DIRECTIONS FOR THIS TASK →
Your answer should consist of each line below that contains the string "Wellington".
----
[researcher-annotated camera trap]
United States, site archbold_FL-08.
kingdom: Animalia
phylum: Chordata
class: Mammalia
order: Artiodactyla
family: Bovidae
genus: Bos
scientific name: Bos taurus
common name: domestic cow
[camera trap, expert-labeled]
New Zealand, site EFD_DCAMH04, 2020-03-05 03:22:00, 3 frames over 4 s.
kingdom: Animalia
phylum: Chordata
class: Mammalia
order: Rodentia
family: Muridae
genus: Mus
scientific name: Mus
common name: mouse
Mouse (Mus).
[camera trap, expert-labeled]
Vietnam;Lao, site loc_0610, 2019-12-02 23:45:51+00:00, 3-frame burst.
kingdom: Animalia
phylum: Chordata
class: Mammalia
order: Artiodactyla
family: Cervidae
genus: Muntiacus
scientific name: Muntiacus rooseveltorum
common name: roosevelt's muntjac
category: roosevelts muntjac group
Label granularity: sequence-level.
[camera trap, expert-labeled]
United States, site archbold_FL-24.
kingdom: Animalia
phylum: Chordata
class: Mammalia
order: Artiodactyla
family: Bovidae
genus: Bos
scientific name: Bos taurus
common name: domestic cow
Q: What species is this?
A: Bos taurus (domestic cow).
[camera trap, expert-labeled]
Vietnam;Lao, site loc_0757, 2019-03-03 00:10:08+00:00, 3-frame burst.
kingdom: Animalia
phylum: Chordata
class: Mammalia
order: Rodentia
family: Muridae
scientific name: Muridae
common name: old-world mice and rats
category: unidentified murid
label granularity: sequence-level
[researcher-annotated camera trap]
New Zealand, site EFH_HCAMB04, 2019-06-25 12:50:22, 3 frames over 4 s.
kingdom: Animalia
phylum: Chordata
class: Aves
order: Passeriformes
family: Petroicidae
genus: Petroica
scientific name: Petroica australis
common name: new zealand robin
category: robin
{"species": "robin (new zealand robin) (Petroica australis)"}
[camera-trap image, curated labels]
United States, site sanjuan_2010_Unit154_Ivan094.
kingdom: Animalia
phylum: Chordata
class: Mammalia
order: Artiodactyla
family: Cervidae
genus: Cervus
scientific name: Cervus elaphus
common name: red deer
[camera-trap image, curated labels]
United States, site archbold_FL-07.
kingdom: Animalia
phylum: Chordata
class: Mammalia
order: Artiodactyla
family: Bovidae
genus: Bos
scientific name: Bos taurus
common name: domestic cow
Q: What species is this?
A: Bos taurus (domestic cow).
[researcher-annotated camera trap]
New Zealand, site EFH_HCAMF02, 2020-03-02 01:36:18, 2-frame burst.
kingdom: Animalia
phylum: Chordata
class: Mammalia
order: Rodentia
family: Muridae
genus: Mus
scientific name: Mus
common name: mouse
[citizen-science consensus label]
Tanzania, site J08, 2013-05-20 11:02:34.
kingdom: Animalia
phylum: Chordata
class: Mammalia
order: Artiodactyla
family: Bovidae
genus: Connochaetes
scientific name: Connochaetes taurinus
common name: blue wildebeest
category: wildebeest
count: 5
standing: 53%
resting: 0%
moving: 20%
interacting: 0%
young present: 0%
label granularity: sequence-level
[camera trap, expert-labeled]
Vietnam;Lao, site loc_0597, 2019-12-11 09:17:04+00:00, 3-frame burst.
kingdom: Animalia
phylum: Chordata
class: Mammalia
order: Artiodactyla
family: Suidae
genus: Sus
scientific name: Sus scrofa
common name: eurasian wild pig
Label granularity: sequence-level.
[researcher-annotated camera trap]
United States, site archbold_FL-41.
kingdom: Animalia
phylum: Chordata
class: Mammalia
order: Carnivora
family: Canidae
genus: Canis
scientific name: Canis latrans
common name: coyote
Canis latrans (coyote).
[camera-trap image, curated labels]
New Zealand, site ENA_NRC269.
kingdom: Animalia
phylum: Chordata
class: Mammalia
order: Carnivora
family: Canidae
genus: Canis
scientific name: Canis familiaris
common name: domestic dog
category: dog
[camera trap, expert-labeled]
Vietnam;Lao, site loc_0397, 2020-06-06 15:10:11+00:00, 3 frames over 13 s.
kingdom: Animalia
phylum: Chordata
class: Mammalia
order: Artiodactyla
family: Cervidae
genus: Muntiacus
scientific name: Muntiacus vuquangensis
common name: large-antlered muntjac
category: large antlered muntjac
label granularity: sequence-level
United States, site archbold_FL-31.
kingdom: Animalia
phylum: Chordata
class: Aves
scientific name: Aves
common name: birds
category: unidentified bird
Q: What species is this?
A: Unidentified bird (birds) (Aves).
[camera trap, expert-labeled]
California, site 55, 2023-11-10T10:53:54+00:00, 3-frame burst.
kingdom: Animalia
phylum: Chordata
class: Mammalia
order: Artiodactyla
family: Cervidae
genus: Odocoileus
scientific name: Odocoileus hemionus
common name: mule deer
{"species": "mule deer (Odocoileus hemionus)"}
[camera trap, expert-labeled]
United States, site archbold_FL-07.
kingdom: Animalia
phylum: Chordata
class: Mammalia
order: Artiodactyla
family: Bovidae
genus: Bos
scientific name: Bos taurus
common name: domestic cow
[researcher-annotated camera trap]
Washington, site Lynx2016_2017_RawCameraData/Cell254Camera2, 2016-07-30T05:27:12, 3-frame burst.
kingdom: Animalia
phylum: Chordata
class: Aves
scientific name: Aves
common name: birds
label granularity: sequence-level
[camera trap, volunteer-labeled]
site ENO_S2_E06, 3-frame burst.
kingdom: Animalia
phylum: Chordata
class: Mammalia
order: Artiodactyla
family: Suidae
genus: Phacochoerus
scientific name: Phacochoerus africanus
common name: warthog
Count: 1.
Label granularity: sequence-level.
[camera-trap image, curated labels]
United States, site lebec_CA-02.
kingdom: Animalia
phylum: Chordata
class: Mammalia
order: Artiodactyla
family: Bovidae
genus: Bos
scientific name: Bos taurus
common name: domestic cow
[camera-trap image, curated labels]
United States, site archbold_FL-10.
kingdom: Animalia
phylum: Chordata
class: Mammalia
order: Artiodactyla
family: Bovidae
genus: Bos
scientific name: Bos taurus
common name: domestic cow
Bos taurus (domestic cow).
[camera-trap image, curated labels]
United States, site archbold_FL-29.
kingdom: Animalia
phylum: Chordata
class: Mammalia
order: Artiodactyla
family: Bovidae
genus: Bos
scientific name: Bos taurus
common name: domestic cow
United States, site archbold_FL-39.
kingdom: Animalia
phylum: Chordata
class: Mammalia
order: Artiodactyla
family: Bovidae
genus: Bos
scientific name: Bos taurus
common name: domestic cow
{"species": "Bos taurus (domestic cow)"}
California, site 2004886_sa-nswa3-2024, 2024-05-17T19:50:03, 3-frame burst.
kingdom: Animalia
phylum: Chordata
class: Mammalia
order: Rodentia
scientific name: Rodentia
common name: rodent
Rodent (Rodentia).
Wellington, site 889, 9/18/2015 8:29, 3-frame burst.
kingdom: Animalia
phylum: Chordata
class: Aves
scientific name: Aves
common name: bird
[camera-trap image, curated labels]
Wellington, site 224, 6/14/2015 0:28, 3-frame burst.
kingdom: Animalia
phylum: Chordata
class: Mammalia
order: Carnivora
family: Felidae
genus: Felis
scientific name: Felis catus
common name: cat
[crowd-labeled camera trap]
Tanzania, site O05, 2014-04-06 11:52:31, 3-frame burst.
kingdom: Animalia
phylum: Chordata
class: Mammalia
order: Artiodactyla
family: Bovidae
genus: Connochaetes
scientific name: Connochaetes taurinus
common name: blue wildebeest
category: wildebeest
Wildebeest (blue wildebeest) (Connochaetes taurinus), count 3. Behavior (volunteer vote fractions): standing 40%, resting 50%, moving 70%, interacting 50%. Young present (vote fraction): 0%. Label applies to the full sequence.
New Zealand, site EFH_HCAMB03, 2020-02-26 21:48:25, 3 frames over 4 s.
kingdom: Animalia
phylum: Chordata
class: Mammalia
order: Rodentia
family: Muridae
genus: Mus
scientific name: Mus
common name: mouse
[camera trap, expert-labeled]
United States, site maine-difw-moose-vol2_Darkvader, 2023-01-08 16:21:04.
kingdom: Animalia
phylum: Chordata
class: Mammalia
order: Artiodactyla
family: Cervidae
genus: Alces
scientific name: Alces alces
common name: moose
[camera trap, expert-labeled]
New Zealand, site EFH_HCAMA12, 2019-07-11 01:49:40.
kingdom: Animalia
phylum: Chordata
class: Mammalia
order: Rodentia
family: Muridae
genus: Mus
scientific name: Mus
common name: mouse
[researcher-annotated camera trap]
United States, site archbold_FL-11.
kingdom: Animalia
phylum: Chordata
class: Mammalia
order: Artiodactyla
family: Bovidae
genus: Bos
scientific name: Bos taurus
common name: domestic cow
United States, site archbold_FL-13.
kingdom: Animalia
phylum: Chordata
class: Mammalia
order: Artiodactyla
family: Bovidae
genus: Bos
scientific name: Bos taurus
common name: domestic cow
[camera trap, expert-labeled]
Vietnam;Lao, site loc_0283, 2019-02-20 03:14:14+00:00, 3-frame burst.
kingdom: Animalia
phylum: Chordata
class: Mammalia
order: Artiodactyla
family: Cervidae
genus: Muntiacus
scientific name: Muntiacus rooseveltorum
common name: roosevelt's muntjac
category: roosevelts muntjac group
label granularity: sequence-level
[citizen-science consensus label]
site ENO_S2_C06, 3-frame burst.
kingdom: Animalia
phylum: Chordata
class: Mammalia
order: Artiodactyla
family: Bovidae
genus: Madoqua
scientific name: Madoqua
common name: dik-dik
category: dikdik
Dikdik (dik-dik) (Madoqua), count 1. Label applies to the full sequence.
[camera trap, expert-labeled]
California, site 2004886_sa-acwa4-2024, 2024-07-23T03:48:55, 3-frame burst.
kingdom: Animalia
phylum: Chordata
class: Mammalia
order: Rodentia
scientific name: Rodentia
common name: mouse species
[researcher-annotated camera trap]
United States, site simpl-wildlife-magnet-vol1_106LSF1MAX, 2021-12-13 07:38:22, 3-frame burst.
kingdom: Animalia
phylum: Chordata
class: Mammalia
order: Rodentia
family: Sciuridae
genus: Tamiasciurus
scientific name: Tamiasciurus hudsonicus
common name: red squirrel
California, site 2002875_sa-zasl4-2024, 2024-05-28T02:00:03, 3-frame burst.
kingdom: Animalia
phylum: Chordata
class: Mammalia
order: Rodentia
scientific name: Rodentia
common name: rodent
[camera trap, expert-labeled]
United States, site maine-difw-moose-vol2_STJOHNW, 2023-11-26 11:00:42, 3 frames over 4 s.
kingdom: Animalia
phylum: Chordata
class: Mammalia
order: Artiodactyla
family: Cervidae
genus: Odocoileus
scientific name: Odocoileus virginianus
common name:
----
ANSWER BELOW →
Wellington, site 889, 9/18/2015 8:29, 3-frame burst.
Wellington, site 224, 6/14/2015 0:28, 3-frame burst.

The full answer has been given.